Inhalt

VGH München, Beschluss v. 03.04.2025 – 7 ZB 24.2067
Titel:

Qualifikationsprüfung für den Einstieg in der dritten Qualifikationsebene, Anforderungen an die Begründungspflicht der Zweitkorrektur bei abweichender Benotung, Bewertungsrügen

Normenkette:
VwGO § 124a Abs. 4 S. 4
Schlagworte:
Qualifikationsprüfung für den Einstieg in der dritten Qualifikationsebene, Anforderungen an die Begründungspflicht der Zweitkorrektur bei abweichender Benotung, Bewertungsrügen
Vorinstanz:
VG Ansbach, Urteil vom 06.06.2024 – AN 2 K 22.1888
Fundstelle:
BeckRS 2025, 7379

Tenor

I. Der Antrag auf Zulassung der Berufung wird abgelehnt.
II. Der Kläger trägt die Kosten des Zulassungsverfahrens.
III. Der Streitwert für das Zulassungsverfahren wird auf 15.000 Euro festgesetzt.

Gründe

I.
1
Der Kläger nahm an der Qualifikationsprüfung für den Einstieg in der dritten Qualifikationsebene der Fachlaufbahn Verwaltung und Finanzen fachlicher Schwerpunkt nichttechnischer Verwaltungsdienst an der Hochschule für den öffentlichen Dienst in Bayern im Termin 2021/1 teil.
2
Mit Prüfungszeugnis vom 4. Oktober 2021 gab ihm der Leiter des Prüfungsamts bekannt, er habe die Qualifikationsprüfung mit dem Gesamtprüfungsergebnis ausreichend (6,89 Punkte) bestanden.
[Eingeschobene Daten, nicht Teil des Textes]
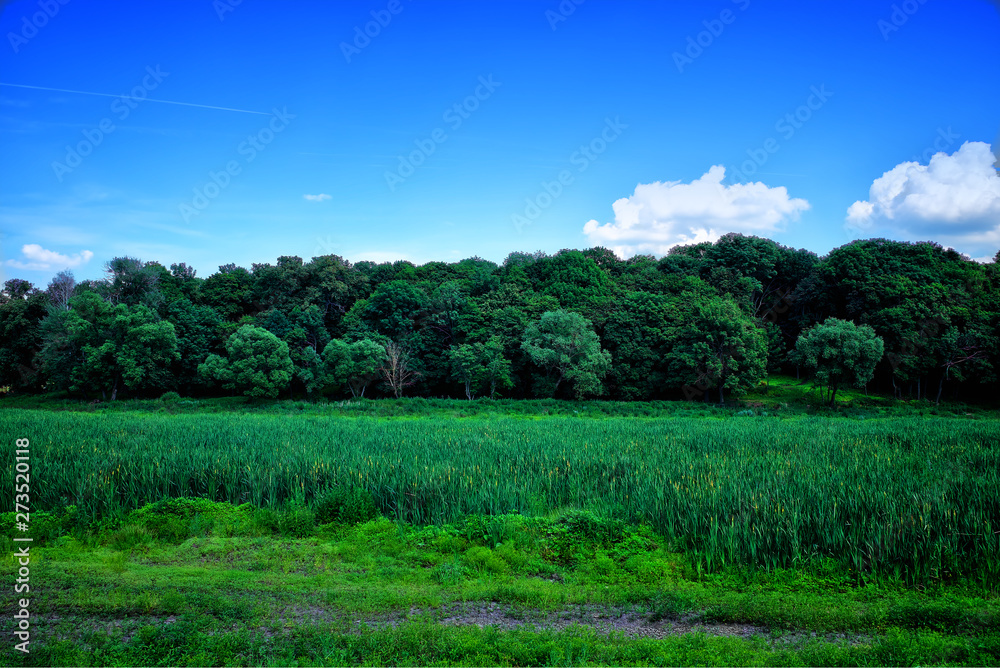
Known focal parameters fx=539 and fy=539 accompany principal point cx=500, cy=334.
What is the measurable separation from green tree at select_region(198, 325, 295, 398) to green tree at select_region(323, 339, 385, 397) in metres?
3.02

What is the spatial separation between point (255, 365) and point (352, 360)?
275 inches

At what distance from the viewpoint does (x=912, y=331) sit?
38750mm

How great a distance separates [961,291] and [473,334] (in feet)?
121

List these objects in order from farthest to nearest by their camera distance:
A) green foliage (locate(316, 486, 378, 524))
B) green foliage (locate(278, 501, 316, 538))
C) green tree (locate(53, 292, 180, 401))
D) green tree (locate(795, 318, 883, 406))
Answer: green tree (locate(53, 292, 180, 401)) → green tree (locate(795, 318, 883, 406)) → green foliage (locate(316, 486, 378, 524)) → green foliage (locate(278, 501, 316, 538))

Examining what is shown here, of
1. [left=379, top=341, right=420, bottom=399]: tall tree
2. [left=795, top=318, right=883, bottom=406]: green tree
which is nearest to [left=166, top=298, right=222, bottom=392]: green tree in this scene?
[left=379, top=341, right=420, bottom=399]: tall tree

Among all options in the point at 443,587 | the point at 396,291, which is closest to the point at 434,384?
the point at 396,291

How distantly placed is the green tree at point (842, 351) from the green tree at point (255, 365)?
37.6m

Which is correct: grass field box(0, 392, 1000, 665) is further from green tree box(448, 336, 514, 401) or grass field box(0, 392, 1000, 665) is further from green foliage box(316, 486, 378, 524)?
green tree box(448, 336, 514, 401)

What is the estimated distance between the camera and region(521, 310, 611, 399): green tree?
1537 inches

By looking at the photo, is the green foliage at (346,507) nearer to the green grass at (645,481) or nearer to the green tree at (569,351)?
the green grass at (645,481)

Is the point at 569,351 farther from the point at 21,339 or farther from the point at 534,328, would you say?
the point at 21,339

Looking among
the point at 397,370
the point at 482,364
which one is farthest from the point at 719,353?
the point at 397,370

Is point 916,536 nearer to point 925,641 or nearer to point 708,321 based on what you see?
point 925,641

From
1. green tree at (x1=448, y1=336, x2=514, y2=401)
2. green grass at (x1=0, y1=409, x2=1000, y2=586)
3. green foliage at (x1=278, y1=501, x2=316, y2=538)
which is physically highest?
green tree at (x1=448, y1=336, x2=514, y2=401)
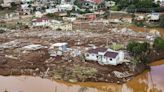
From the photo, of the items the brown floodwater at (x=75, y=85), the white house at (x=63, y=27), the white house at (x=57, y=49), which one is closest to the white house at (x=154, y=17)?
the white house at (x=63, y=27)

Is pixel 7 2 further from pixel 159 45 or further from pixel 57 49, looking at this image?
pixel 159 45

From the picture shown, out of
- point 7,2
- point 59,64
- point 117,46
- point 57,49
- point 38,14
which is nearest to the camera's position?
point 59,64

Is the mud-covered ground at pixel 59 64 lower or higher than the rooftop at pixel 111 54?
lower

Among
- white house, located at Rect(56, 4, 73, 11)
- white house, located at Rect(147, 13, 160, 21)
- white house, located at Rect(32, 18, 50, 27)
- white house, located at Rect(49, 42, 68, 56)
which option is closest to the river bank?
white house, located at Rect(49, 42, 68, 56)

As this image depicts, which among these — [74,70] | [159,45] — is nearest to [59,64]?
[74,70]

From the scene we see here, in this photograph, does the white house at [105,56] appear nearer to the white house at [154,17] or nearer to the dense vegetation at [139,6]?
the white house at [154,17]

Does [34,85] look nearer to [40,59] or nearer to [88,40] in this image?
[40,59]
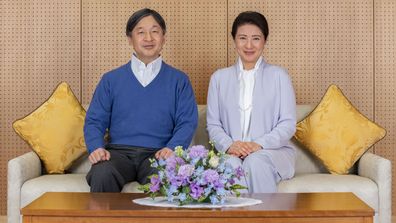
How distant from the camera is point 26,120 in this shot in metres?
5.07

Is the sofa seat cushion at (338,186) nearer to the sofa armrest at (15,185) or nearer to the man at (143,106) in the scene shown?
the man at (143,106)

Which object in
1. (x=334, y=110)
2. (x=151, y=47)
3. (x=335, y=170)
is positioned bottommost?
(x=335, y=170)

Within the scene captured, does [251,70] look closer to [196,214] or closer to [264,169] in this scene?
[264,169]

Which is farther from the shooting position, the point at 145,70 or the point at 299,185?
the point at 145,70

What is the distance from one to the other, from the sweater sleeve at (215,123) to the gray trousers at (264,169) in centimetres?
21

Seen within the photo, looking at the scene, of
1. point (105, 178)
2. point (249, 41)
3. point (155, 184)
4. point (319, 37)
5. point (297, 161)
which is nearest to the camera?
point (155, 184)

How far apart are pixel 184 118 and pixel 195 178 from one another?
1470 millimetres

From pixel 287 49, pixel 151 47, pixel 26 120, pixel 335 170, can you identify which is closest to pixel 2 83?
pixel 26 120

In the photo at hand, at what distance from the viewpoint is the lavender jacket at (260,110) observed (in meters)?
4.85

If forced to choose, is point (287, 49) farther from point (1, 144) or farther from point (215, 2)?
point (1, 144)

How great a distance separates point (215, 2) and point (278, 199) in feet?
8.53

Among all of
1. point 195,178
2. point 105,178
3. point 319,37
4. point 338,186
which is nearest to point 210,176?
point 195,178

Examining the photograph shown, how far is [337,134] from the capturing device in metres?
5.07

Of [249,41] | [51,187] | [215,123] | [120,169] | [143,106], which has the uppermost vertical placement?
[249,41]
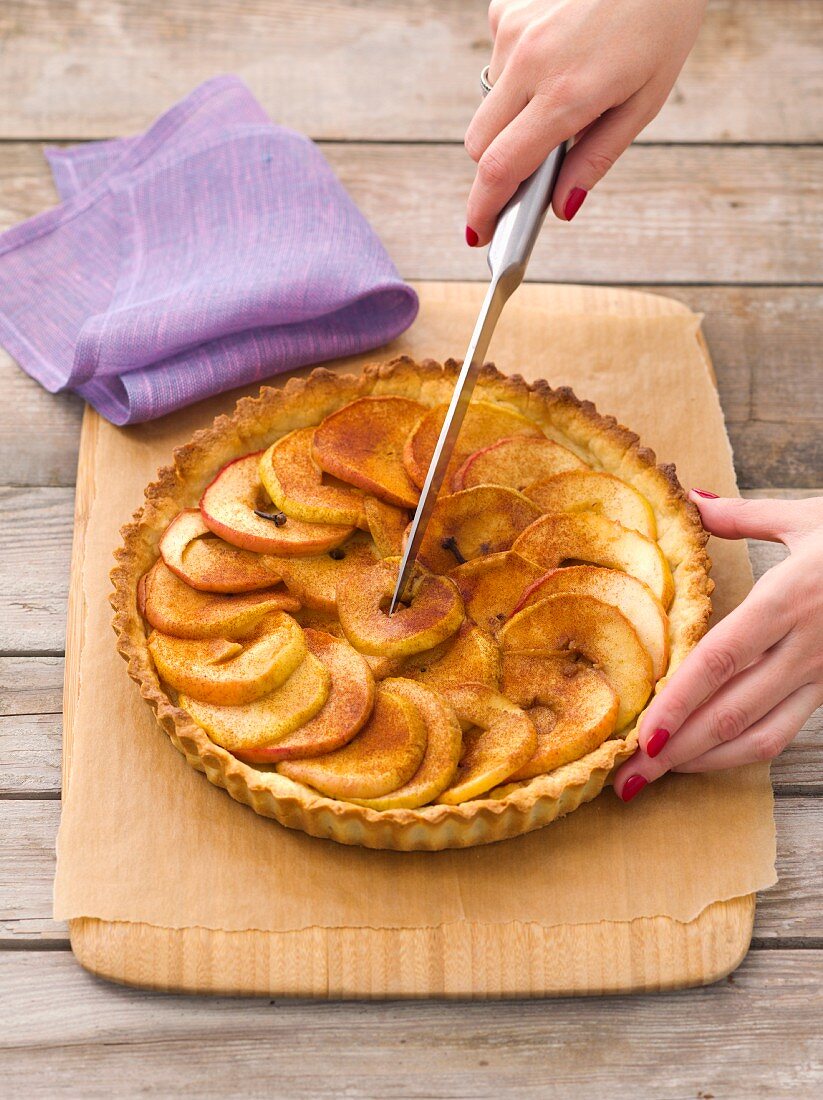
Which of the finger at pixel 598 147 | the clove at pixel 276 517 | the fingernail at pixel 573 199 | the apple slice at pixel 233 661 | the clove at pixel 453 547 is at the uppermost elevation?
the finger at pixel 598 147

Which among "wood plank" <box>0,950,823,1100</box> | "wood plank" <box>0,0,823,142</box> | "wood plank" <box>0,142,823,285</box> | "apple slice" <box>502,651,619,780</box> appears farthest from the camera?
"wood plank" <box>0,0,823,142</box>

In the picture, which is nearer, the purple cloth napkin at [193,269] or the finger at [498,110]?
the finger at [498,110]

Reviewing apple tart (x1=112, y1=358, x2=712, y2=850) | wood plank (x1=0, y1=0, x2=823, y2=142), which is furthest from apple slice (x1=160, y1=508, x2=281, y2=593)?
wood plank (x1=0, y1=0, x2=823, y2=142)

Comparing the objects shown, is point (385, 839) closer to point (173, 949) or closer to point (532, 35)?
point (173, 949)

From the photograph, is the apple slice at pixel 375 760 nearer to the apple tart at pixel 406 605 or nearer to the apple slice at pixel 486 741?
the apple tart at pixel 406 605

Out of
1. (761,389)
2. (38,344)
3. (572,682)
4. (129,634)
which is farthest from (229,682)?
(761,389)

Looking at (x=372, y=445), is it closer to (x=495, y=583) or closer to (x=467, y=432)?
(x=467, y=432)

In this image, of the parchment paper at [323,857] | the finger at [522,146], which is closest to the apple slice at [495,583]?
the parchment paper at [323,857]

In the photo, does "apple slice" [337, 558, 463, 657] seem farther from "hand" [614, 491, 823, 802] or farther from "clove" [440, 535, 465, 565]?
"hand" [614, 491, 823, 802]
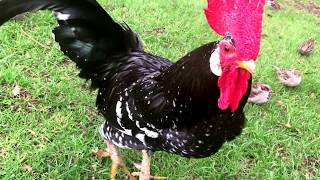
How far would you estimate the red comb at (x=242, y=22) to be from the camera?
2.49m

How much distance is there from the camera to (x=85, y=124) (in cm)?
416

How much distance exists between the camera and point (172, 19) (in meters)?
5.98

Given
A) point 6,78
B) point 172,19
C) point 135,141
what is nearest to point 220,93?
point 135,141

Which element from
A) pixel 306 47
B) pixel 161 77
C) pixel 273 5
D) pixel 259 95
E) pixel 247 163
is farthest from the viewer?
pixel 273 5

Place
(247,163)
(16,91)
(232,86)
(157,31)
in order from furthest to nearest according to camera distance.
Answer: (157,31)
(16,91)
(247,163)
(232,86)

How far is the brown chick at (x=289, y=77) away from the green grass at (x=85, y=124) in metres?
0.08

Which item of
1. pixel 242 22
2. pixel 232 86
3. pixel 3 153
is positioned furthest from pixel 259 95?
pixel 3 153

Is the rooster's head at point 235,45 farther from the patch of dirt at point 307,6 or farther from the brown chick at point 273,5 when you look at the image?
the patch of dirt at point 307,6

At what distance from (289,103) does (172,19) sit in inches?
73.0

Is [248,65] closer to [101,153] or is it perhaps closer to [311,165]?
[101,153]

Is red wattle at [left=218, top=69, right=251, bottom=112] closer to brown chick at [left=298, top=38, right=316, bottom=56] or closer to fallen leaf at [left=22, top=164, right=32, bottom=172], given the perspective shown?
fallen leaf at [left=22, top=164, right=32, bottom=172]

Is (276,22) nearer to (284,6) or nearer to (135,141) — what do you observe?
(284,6)

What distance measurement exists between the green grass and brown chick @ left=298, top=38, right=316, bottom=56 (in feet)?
1.82

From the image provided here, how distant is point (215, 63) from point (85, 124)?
6.07ft
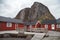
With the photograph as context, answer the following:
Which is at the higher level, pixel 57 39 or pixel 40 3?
pixel 40 3

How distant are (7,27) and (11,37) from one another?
13101 mm

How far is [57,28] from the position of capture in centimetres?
3144

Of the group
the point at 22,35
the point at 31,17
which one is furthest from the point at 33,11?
the point at 22,35

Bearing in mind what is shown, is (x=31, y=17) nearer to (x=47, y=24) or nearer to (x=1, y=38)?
(x=47, y=24)

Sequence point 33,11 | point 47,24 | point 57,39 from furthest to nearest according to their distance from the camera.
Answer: point 33,11, point 47,24, point 57,39

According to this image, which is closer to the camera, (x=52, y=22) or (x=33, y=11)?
(x=52, y=22)

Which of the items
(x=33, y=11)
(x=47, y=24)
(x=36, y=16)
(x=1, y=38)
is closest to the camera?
(x=1, y=38)

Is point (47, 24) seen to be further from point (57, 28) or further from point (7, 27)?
point (7, 27)

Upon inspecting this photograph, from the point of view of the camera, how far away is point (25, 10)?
72.4 metres

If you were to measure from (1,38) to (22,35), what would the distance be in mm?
3021

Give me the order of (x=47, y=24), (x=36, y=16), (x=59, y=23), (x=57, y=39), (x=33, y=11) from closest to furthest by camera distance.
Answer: (x=57, y=39) → (x=59, y=23) → (x=47, y=24) → (x=36, y=16) → (x=33, y=11)

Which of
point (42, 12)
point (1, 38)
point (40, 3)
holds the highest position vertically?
point (40, 3)

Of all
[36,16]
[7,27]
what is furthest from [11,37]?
[36,16]

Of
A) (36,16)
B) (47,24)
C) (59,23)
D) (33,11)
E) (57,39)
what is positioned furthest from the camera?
(33,11)
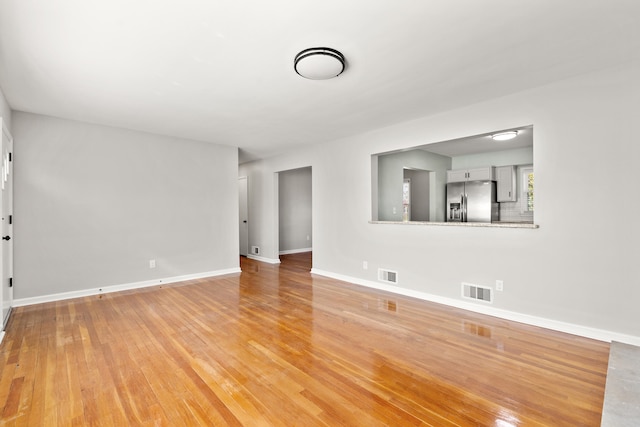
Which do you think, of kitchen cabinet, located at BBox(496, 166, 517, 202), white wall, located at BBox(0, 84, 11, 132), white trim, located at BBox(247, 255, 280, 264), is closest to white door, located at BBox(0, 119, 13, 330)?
white wall, located at BBox(0, 84, 11, 132)

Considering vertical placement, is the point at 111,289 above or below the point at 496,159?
below

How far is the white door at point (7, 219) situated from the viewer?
11.4 feet

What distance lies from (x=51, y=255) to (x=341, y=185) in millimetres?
4386

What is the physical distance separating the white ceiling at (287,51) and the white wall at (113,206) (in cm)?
64

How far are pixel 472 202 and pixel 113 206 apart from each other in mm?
6559

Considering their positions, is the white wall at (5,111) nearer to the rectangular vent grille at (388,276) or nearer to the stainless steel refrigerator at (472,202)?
the rectangular vent grille at (388,276)

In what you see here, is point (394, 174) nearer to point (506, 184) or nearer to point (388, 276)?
point (506, 184)

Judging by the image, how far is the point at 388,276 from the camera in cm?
471

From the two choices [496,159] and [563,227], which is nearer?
[563,227]

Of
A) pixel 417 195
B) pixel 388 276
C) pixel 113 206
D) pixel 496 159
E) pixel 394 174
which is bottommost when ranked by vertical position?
pixel 388 276

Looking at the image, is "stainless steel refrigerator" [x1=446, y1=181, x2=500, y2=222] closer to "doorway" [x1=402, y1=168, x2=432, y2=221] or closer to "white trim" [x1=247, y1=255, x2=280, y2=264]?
"doorway" [x1=402, y1=168, x2=432, y2=221]

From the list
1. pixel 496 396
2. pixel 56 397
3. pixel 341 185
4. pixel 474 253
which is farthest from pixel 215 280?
pixel 496 396

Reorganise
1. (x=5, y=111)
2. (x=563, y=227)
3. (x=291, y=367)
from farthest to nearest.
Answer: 1. (x=5, y=111)
2. (x=563, y=227)
3. (x=291, y=367)

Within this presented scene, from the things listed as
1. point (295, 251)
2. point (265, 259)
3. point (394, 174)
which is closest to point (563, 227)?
point (394, 174)
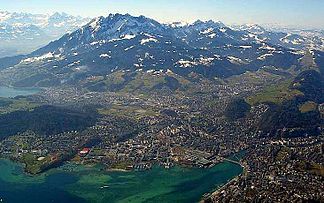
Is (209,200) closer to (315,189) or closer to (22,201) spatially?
(315,189)

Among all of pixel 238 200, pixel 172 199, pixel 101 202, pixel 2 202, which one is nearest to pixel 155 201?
pixel 172 199

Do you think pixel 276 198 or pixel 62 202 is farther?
pixel 62 202

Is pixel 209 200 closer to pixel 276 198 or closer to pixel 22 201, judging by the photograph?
pixel 276 198

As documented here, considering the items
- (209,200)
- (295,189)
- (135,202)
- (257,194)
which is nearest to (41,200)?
(135,202)

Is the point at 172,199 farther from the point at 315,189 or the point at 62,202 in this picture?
the point at 315,189

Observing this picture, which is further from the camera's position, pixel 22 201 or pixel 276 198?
pixel 22 201

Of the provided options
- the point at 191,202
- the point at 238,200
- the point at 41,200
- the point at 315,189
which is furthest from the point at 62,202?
the point at 315,189

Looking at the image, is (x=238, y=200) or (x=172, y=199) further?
(x=172, y=199)
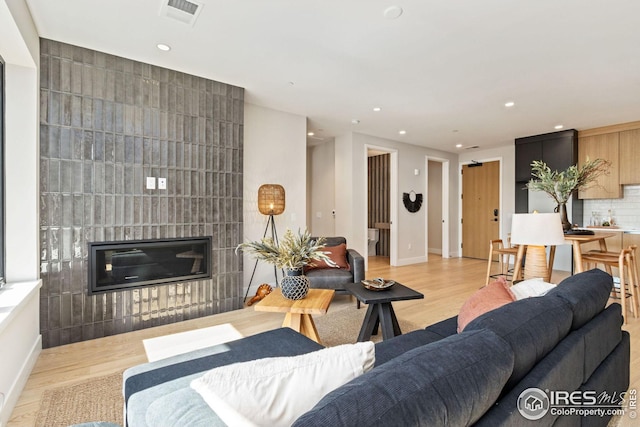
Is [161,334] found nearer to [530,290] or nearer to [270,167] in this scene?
[270,167]

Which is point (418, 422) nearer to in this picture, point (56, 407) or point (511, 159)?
point (56, 407)

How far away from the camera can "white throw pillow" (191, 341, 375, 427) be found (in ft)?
2.36

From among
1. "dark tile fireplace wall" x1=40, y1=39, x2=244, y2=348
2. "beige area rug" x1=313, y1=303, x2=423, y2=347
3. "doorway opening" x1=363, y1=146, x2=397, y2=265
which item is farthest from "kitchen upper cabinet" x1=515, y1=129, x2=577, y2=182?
"dark tile fireplace wall" x1=40, y1=39, x2=244, y2=348

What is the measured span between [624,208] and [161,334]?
708 cm

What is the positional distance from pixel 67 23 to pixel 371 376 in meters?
3.23

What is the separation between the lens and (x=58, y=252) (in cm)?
269

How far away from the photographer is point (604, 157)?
5.28 meters

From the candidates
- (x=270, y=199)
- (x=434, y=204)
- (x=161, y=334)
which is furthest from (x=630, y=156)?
(x=161, y=334)

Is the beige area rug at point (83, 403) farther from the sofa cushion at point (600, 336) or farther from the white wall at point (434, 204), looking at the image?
the white wall at point (434, 204)

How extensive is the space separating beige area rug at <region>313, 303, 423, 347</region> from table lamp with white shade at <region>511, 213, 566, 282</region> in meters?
1.17

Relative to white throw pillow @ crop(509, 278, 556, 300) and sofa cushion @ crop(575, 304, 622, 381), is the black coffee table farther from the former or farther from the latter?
sofa cushion @ crop(575, 304, 622, 381)

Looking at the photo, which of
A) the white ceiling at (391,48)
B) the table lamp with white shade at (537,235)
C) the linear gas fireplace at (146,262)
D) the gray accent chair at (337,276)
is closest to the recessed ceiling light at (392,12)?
the white ceiling at (391,48)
In Aufgabe 1 „Verwaltungshandeln“ erzielte er 8 Punkte (Erstkorrektur 9 Punkte, Zweitkorrektur 7 Punkte). Gegen das Prüfungsergebnis erhob der Kläger mit Schreiben vom 11. Januar 2022 Widerspruch, der sich gegen die Bewertung u.a. von Aufgabe 1 richtete. Mit Widerspruchsbescheid vom 27. Juli 2022 wies der Beklagte den Widerspruch zurück. Die vom Kläger daraufhin erhobene Verpflichtungsklage wies das Verwaltungsgericht mit Urteil vom 6. Juni 2024 ab und begründete dies im Wesentlichen damit, dass die gerügten Korrekturen weder Begründungs- noch Bewertungsmängel aufwiesen. Während des Klageverfahrens legte die Hochschule für den öffentlichen Dienst in Bayern eine Neubewertung von Aufgabe 1 durch die Zweitprüferin vor, die im Ergebnis jedoch bei ihrer Gesamtbewertung der Arbeit mit 7 Punkten blieb.
3
Mit dem Antrag auf Zulassung der Berufung verfolgt der Kläger sein Rechtsschutzbegehren weiter. Der Beklagte tritt dem entgegen.
4
Wegen der Einzelheiten wird auf den Inhalt der vorgelegten Behördenakten und der Gerichtsakten Bezug genommen.
II.
5
Der Antrag des Klägers auf Zulassung der Berufung hat keinen Erfolg. Die geltend gemachten Zulassungsgründe des § 124 Abs. 2 Nr. 1 und 5 VwGO sind nicht in einer den Anforderungen des § 124a Abs. 4 Satz 4 VwGO genügenden Art und Weise dargelegt bzw. liegen nicht vor.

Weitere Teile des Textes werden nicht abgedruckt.